Rabu, 28 Oktober 2020 - 06:17 WIB
loading...
A A A
Bahasa Indonesia memang terbuka menerima sumbangsih bahasa daerah yang memperkaya kosakata. Hal ini dapat dimaklumi mengingat penutur jati memiliki bahasa ibu sebagai bahasa pertama mereka. Perihal keunikan kosakata, bahasa kita juga diperumit dengan hadirnya bahasa gaul yang produktif dan tren perubahannya sangat cepat. Pemakaian bahasa gaul dianggap sangat liar dan tanpa aturan karena penuturnya aktif menggunakan bahasa ini dalam forum tidak resmi bahkan dalam forum resmi di perkantoran, forum rapat bahkan seminar-seminar. Hal ini membuat penutur asing angkat tangan.

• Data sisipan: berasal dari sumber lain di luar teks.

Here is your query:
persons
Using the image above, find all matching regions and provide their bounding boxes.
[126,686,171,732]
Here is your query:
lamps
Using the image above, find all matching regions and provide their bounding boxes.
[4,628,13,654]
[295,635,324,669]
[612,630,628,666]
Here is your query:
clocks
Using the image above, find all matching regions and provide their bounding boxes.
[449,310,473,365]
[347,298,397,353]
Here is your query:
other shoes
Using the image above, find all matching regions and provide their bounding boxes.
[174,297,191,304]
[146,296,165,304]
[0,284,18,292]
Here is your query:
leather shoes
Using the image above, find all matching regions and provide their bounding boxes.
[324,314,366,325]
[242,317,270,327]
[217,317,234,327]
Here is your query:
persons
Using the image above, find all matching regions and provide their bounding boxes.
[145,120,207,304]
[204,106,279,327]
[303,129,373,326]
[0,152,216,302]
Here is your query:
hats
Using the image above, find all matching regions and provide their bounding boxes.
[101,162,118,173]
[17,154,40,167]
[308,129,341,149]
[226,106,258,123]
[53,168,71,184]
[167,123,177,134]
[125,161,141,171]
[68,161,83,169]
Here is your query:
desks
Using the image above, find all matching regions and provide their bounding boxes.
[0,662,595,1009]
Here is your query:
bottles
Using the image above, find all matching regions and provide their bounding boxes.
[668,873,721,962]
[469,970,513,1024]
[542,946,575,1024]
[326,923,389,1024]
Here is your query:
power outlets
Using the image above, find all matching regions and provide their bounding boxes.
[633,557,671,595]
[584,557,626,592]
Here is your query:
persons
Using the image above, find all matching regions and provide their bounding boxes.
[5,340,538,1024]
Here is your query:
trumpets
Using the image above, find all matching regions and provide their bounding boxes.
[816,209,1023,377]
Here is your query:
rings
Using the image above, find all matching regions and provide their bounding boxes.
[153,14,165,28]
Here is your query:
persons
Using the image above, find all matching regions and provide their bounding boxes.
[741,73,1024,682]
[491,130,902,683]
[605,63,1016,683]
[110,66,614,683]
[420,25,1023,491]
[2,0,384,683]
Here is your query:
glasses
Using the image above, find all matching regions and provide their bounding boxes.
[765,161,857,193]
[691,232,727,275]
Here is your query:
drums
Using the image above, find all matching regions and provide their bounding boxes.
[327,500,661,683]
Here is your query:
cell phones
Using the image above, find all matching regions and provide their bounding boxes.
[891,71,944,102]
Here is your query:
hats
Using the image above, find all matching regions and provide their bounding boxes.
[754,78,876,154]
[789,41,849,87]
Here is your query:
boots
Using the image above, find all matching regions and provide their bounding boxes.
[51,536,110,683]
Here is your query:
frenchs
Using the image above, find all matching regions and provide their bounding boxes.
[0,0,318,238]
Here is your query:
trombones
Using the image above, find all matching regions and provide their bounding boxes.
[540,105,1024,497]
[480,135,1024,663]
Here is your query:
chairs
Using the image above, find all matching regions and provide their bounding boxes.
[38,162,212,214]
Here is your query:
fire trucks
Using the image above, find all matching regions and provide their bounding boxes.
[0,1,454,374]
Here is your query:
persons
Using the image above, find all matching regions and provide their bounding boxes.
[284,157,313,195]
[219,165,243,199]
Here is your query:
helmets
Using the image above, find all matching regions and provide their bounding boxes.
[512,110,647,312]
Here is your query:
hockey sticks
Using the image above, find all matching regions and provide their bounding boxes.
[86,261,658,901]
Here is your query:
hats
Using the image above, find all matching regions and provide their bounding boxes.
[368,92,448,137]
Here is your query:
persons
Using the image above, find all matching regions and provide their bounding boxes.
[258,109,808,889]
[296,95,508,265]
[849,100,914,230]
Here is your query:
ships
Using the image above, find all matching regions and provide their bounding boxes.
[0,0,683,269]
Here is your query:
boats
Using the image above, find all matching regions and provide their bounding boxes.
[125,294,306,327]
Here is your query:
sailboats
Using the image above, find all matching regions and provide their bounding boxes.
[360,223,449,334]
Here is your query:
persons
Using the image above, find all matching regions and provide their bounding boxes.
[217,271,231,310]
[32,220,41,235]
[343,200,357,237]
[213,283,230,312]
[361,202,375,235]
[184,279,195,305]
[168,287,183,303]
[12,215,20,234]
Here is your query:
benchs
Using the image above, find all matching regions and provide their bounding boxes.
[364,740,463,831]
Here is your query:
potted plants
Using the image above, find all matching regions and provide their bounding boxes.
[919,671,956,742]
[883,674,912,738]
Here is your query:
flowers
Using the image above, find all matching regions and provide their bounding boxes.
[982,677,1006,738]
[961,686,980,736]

Kecepatan bahasa gaul mengembangkan dirinya tak lepas dari peran penuturnya yang kebanyakan berasal dari kalangan muda. Bahasa gaul dianggap mudah dipelajari dan tidak rumit. Kesederhanaan inilah yang menyebabkan pemakainya semakin banyak. Keproduktifan bahasa gaul sering mengerdilkan posisi bahasa Indonesia yang baik dan benar. Mirisnya, pengguna bahasa Indonesia yang baik dan benar sering dituding kaku dan kurang “asyik”. Di dalam kelas-kelas perkuliahan, sering ditemukan adanya pembiaran mahasiswa menggunakan bahasa gaul saat presentasi dan diskusi. Hal pembiaran seperti itu sering juga terjadi di instansi pemerintahan maupun swasta dalam forum seminar, rapat, diskusi, dan lain-lain. Tak mengherankan bahasa gaul berkembang pesat merangsek posisi bahasa Indonesia. Akankah posisi bahasa Indonesia yang baik dan benar terkalahkan?

Fenomena beberapa bahasa daerah yang punah karena minimnya penutur. Badan Pengembangan dan Pembinaan Bahasa Kementerian Pendidikan dan Kebudayaan Indonesia mencatat kurang lebih ada 15 bahasa daerah di Maluku dan Papua yang punah. Penyebab punahnya bahasa daerah tersebut karena hilangnya penutur aktif akibat adanya kawin campur bahkan UNESCO mencatat bahwa bahasa daerah di Indonesia setiap harinya punah sebanyak 15 bahasa.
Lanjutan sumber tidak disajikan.